WHAT IS REQUIRED — An exact repetition of the data below, without images, is the expected answer.

INFORMATION PROVIDED —
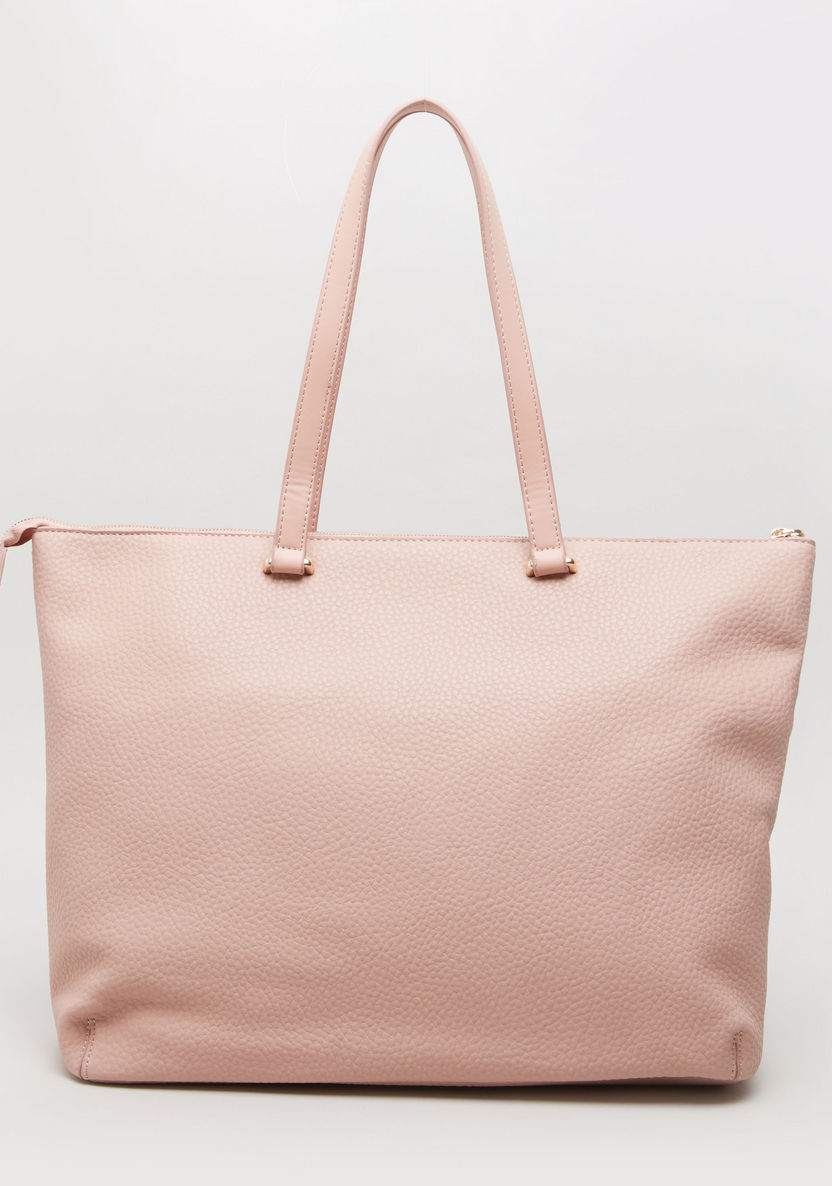 Fiorelli Textured Chelsea Tote Bag with Top Handles-Handbags-image-2
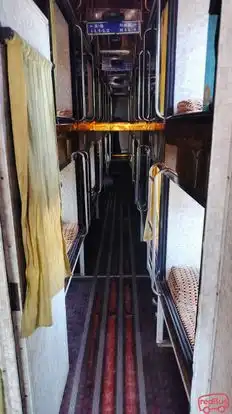 Jay Sainath Travels Bus-Seats layout Image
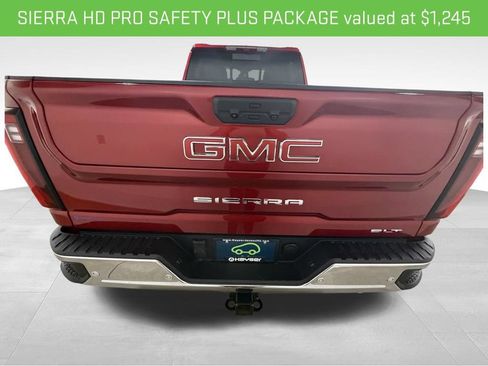 Certified 2025 GMC Sierra 3500 SLT w/ SLT Convenience Package AWD/4WD image 6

RESPONSE TO THE EXERCISE —
 Fiorelli Textured Chelsea Tote Bag with Top Handles-Handbags-image-2
 Jay Sainath Travels Bus-Seats layout Image
 Certified 2025 GMC Sierra 3500 SLT w/ SLT Convenience Package AWD/4WD image 6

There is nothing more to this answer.